## Documentfragment

'''

ECLI:NL:GHARL:2023:2298

Gerechtshof Arnhem-Leeuwarden

Datum uitspraak
17 maart 2023
Publicatiedatum
17 maart 2023
Zaaknummer
21-000177-22
Instantie
Gerechtshof Arnhem-Leeuwarden
Type
Uitspraak
Rechtsgebied
Strafrecht
Procedures
  • Hoger beroep
Vindplaatsen
  • Rechtspraak.nl
AI samenvatting door LexboostAutomatisch gegenereerd

Hoger beroep tegen vrijspraak van mishandeling van een hond

In deze zaak heeft het Gerechtshof Arnhem-Leeuwarden op 17 maart 2023 uitspraak gedaan in hoger beroep tegen een vonnis van de politierechter in de rechtbank Gelderland. De verdachte, een ervaren hondentrainer, was eerder vrijgesproken van mishandeling van een hond. De officier van justitie heeft hoger beroep ingesteld, waarna het hof de zaak opnieuw heeft beoordeeld. Tijdens de zitting op 3 maart 2023 heeft het hof de vordering van de advocaat-generaal gehoord, evenals de verdediging van de verdachte, vertegenwoordigd door mr. F.J.M. Kobossen.

De tenlastelegging betrof het veroorzaken van pijn en letsel aan een hond in de periode van 1 tot en met 30 september 2019. De advocaat-generaal heeft betoogd dat de verdachte de hond meerdere keren met een lijn heeft geslagen, wat door deskundigen als dierenmishandeling is gekwalificeerd. De verdediging heeft aangevoerd dat de verdachte zich niet schuldig heeft gemaakt aan mishandeling, omdat hij de hond in een trainingssituatie corrigeerde. Het hof heeft echter geconcludeerd dat de gedragingen van de verdachte niet gerechtvaardigd waren en dat de hond pijn heeft ondervonden.

'''

## Beschikbare gegevens
'''

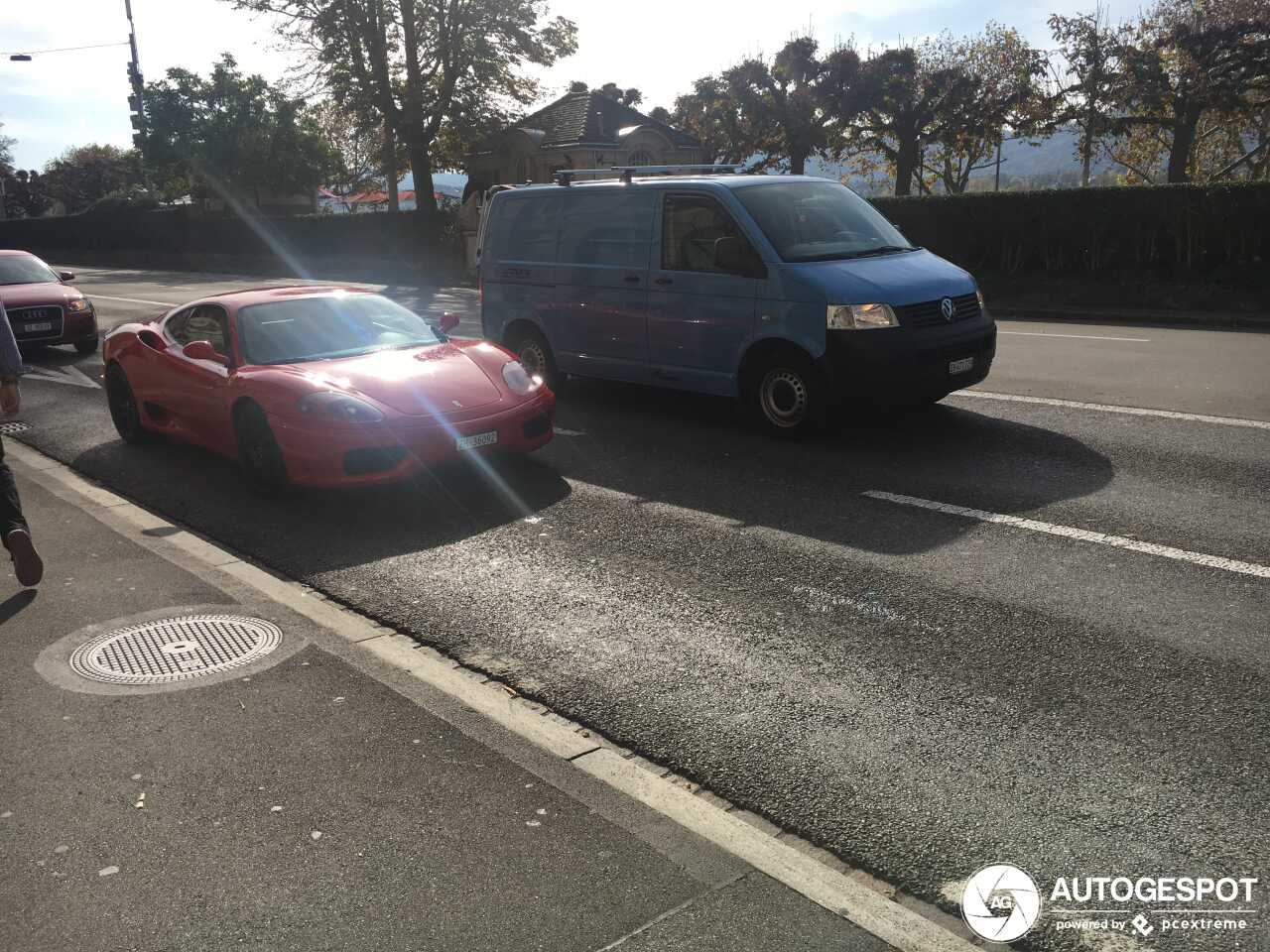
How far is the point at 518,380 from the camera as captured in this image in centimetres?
812

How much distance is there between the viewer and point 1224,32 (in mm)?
33438

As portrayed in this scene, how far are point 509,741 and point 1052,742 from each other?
6.37 feet

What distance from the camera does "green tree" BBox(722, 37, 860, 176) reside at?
4400 centimetres

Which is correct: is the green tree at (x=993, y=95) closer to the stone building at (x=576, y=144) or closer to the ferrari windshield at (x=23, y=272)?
the stone building at (x=576, y=144)

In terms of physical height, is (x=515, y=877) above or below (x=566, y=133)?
below

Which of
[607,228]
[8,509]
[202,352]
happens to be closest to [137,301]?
[607,228]

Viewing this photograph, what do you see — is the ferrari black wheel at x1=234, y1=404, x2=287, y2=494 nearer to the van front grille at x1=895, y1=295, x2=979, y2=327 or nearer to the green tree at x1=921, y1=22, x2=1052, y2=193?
the van front grille at x1=895, y1=295, x2=979, y2=327

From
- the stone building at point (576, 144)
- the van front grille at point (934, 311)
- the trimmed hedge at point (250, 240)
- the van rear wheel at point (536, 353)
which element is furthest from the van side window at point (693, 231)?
the stone building at point (576, 144)

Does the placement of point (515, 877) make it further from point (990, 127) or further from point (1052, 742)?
point (990, 127)

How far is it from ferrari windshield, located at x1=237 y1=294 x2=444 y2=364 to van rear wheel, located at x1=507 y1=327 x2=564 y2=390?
2050 millimetres

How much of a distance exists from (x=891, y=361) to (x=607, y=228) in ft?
9.90

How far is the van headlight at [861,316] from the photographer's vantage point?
826cm

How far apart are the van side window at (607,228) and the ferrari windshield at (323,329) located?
1.92 meters

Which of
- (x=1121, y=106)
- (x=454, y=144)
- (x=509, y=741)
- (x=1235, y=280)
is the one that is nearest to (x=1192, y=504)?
(x=509, y=741)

'''

## Opdracht A
Waarom vond de verdediging volgens het documentfragment dat de verdachte zich niet schuldig had gemaakt aan mishandeling? Antwoord in één tot drie zinnen.
## Opdracht B
Ga verder met het documentfragment over de hondenzaak, te beginnen na de laatste zin.

## Jouw antwoord A
De verdediging voerde aan dat de verdachte de hond in een trainingssituatie corrigeerde. Daarom zou er volgens haar geen sprake zijn van mishandeling.

## Jouw antwoord B
Het hof heeft het vonnis van de politierechter vernietigd en de verdachte schuldig bevonden aan het tenlastegelegde feit. De verdachte is veroordeeld tot een taakstraf van 60 uren, met de mogelijkheid van vervangende hechtenis indien deze niet naar behoren wordt verricht. Het hof heeft ook besloten tot onttrekking aan het verkeer van in beslag genomen voorwerpen die in verband staan met de zaak. De uitspraak is gedaan in het licht van de ernst van de feiten en de maatschappelijke verontwaardiging die is ontstaan door het handelen van de verdachte.

Uitspraak

Afdeling strafrecht
Parketnummer: 21-000177-22
Uitspraak d.d.: 17 maart 2023
TEGENSPRAAK
Verkort arrestvan de meervoudige kamer voor strafzaken van het gerechtshof Arnhem-Leeuwarden, zittingsplaats Arnhem, gewezen op het hoger beroep, ingesteld tegen het vonnis van de politierechter in de rechtbank Gelderland, zittingsplaats Zutphen, van 11 januari 2022 met parketnummer 05-187498-20 in de strafzaak tegen

[verdachte] ,

geboren te [geboorteplaats] op [geboortedag] 1961,
wonende te [woonplaats] , [adres] .

Het hoger beroep

De officier van justitie heeft tegen het hiervoor genoemde vonnis hoger beroep ingesteld.

Onderzoek van de zaak

Dit arrest is gewezen naar aanleiding van het onderzoek op de terechtzitting van het hof van 3 maart 2023 en, overeenkomstig het bepaalde bij artikel 422 van het Wetboek van Strafvordering, het onderzoek op de terechtzitting in eerste aanleg.
Het hof heeft kennisgenomen van de vordering van de advocaat-generaal. Deze vordering is na voorlezing aan het hof overgelegd. Het hof heeft voorts kennisgenomen van hetgeen door verdachte en zijn raadsman, mr. F.J.M. Kobossen, naar voren is gebracht.

Het vonnis waarvan beroep

De politierechter heeft verdachte ter zake van – kort gezegd – mishandeling van een hond vrijgesproken.
Het hof zal het vonnis waarvan beroep vernietigen omdat het tot een andere bewijsbeslissing komt en daarom opnieuw rechtdoen.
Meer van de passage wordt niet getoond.